DESCRIPTION OF THE TASK:
Write out the material exactly. Do not include the pictures.
-- Begin RECORDS SHOWN --
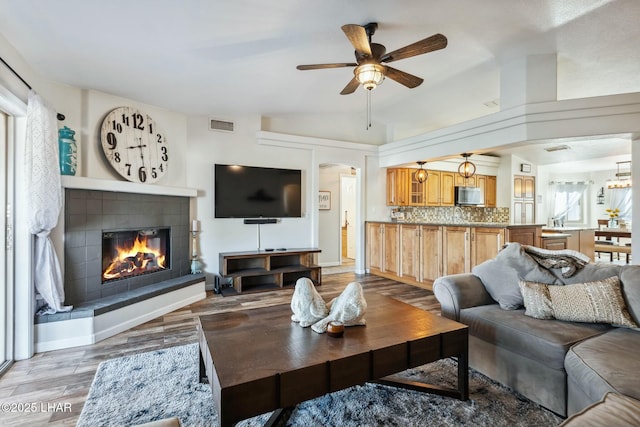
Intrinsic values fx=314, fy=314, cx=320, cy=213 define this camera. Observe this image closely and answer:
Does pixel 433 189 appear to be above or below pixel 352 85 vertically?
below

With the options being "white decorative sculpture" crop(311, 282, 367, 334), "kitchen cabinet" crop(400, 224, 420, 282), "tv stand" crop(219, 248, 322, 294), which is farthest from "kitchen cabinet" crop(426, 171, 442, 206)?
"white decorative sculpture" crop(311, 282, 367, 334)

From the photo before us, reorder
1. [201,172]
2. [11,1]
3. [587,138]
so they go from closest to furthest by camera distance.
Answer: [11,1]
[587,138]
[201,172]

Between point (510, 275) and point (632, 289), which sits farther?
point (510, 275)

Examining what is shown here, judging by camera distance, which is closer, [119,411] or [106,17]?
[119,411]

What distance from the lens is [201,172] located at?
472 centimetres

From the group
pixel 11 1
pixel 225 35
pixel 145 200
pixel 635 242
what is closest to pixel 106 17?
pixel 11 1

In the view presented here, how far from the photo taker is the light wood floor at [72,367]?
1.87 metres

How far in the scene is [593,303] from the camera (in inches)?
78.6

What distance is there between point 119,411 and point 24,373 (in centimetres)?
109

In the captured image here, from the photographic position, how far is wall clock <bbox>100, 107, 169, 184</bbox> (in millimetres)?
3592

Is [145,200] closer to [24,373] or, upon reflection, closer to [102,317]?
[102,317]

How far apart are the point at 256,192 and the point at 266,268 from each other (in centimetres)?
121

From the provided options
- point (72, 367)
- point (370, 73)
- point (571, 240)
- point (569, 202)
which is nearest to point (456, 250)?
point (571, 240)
-- End RECORDS SHOWN --
TASK OUTPUT:
Intrinsic values fx=314, fy=314, cx=320, cy=213 define this camera. Observe this image closely and answer:
Does pixel 433 189 appear to be above or below pixel 352 85 vertically?
below

With the options being "white decorative sculpture" crop(311, 282, 367, 334), "kitchen cabinet" crop(400, 224, 420, 282), "tv stand" crop(219, 248, 322, 294), which is farthest from "kitchen cabinet" crop(426, 171, 442, 206)?
"white decorative sculpture" crop(311, 282, 367, 334)

From the photo before us, reorder
1. [201,172]
2. [11,1]
3. [587,138]
so they go from closest to furthest by camera distance.
Answer: [11,1]
[587,138]
[201,172]

Between point (510, 275) and point (632, 289), which sits farther?
point (510, 275)

Examining what is shown here, judging by camera distance, which is closer, [119,411] or [106,17]?
[119,411]

What distance from the lens is [201,172] located at?
472 centimetres

From the group
pixel 11 1
pixel 225 35
pixel 145 200
pixel 635 242
what is closest to pixel 106 17?
pixel 11 1

In the view presented here, how far from the photo taker is the light wood floor at [72,367]?
1.87 metres

How far in the scene is [593,303] from the camera (in inches)?
78.6

What distance is there between point 119,411 and point 24,373 (in centimetres)?
109

In the captured image here, from the photographic position, how far is wall clock <bbox>100, 107, 169, 184</bbox> (in millimetres)?
3592

Is [145,200] closer to [24,373] or, upon reflection, closer to [102,317]?
[102,317]

How far apart are the point at 256,192 and the point at 266,268 from each other (in centimetres)?
121

From the provided options
- point (72, 367)
- point (370, 73)
- point (571, 240)
- point (569, 202)
which is nearest to point (456, 250)?
point (571, 240)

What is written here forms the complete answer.